** DATA SHOWN follows **

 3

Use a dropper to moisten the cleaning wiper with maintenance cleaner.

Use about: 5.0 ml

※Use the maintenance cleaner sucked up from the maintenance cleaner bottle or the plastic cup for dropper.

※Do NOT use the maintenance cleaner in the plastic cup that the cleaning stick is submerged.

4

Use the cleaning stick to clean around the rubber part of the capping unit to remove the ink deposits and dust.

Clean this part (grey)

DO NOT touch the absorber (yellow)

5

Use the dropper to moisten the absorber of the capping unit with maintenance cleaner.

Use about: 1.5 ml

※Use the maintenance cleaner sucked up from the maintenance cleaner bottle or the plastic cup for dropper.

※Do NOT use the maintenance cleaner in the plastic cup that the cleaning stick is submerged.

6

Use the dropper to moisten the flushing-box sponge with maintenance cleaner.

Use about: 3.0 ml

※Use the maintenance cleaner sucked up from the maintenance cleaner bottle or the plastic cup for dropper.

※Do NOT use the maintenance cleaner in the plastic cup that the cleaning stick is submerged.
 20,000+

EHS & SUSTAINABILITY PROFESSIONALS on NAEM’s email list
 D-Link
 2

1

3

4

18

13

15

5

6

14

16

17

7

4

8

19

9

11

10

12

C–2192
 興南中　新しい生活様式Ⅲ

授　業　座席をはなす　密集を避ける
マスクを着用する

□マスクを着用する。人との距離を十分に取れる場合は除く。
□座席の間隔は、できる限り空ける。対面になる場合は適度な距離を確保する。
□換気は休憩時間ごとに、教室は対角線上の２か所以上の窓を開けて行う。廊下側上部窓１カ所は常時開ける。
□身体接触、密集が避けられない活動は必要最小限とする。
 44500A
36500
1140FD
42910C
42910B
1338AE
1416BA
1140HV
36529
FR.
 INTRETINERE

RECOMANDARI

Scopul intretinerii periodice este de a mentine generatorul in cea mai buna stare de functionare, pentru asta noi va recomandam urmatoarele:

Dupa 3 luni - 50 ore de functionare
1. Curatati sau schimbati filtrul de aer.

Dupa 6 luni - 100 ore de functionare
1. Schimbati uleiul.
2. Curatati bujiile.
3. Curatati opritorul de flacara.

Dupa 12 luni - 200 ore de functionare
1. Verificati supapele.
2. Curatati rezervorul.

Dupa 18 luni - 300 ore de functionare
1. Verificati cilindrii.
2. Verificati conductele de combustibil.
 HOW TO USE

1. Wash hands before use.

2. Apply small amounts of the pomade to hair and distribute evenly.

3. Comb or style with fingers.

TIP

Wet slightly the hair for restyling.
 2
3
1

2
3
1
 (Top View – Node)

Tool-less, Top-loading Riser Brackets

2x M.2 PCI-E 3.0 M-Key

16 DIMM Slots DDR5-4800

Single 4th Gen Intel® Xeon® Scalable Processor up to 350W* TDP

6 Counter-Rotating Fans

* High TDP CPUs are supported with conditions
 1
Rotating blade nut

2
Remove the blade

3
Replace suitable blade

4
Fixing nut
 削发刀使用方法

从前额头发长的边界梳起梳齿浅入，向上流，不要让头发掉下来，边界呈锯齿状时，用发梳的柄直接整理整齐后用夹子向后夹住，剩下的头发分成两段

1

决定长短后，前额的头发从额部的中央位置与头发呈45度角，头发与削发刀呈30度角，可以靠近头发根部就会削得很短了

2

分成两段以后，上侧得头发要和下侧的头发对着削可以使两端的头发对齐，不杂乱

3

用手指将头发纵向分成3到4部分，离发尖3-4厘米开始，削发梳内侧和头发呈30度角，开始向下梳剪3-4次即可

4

** End of DATA SHOWN **

» **YOUR INSTRUCTIONS**: Each record above is to be returned verbatim.

» **ANSWER SECTION**:
 3

Use a dropper to moisten the cleaning wiper with maintenance cleaner.

Use about: 5.0 ml

※Use the maintenance cleaner sucked up from the maintenance cleaner bottle or the plastic cup for dropper.

※Do NOT use the maintenance cleaner in the plastic cup that the cleaning stick is submerged.

4

Use the cleaning stick to clean around the rubber part of the capping unit to remove the ink deposits and dust.

Clean this part (grey)

DO NOT touch the absorber (yellow)

5

Use the dropper to moisten the absorber of the capping unit with maintenance cleaner.

Use about: 1.5 ml

※Use the maintenance cleaner sucked up from the maintenance cleaner bottle or the plastic cup for dropper.

※Do NOT use the maintenance cleaner in the plastic cup that the cleaning stick is submerged.

6

Use the dropper to moisten the flushing-box sponge with maintenance cleaner.

Use about: 3.0 ml

※Use the maintenance cleaner sucked up from the maintenance cleaner bottle or the plastic cup for dropper.

※Do NOT use the maintenance cleaner in the plastic cup that the cleaning stick is submerged.
 20,000+

EHS & SUSTAINABILITY PROFESSIONALS on NAEM’s email list
 D-Link
 2

1

3

4

18

13

15

5

6

14

16

17

7

4

8

19

9

11

10

12

C–2192
 興南中　新しい生活様式Ⅲ

授　業　座席をはなす　密集を避ける
マスクを着用する

□マスクを着用する。人との距離を十分に取れる場合は除く。
□座席の間隔は、できる限り空ける。対面になる場合は適度な距離を確保する。
□換気は休憩時間ごとに、教室は対角線上の２か所以上の窓を開けて行う。廊下側上部窓１カ所は常時開ける。
□身体接触、密集が避けられない活動は必要最小限とする。
 44500A
36500
1140FD
42910C
42910B
1338AE
1416BA
1140HV
36529
FR.
 INTRETINERE

RECOMANDARI

Scopul intretinerii periodice este de a mentine generatorul in cea mai buna stare de functionare, pentru asta noi va recomandam urmatoarele:

Dupa 3 luni - 50 ore de functionare
1. Curatati sau schimbati filtrul de aer.

Dupa 6 luni - 100 ore de functionare
1. Schimbati uleiul.
2. Curatati bujiile.
3. Curatati opritorul de flacara.

Dupa 12 luni - 200 ore de functionare
1. Verificati supapele.
2. Curatati rezervorul.

Dupa 18 luni - 300 ore de functionare
1. Verificati cilindrii.
2. Verificati conductele de combustibil.
 HOW TO USE

1. Wash hands before use.

2. Apply small amounts of the pomade to hair and distribute evenly.

3. Comb or style with fingers.

TIP

Wet slightly the hair for restyling.
 2
3
1

2
3
1
 (Top View – Node)

Tool-less, Top-loading Riser Brackets

2x M.2 PCI-E 3.0 M-Key

16 DIMM Slots DDR5-4800

Single 4th Gen Intel® Xeon® Scalable Processor up to 350W* TDP

6 Counter-Rotating Fans

* High TDP CPUs are supported with conditions
 1
Rotating blade nut

2
Remove the blade

3
Replace suitable blade

4
Fixing nut
 削发刀使用方法

从前额头发长的边界梳起梳齿浅入，向上流，不要让头发掉下来，边界呈锯齿状时，用发梳的柄直接整理整齐后用夹子向后夹住，剩下的头发分成两段

1

决定长短后，前额的头发从额部的中央位置与头发呈45度角，头发与削发刀呈30度角，可以靠近头发根部就会削得很短了

2

分成两段以后，上侧得头发要和下侧的头发对着削可以使两端的头发对齐，不杂乱

3

用手指将头发纵向分成3到4部分，离发尖3-4厘米开始，削发梳内侧和头发呈30度角，开始向下梳剪3-4次即可

4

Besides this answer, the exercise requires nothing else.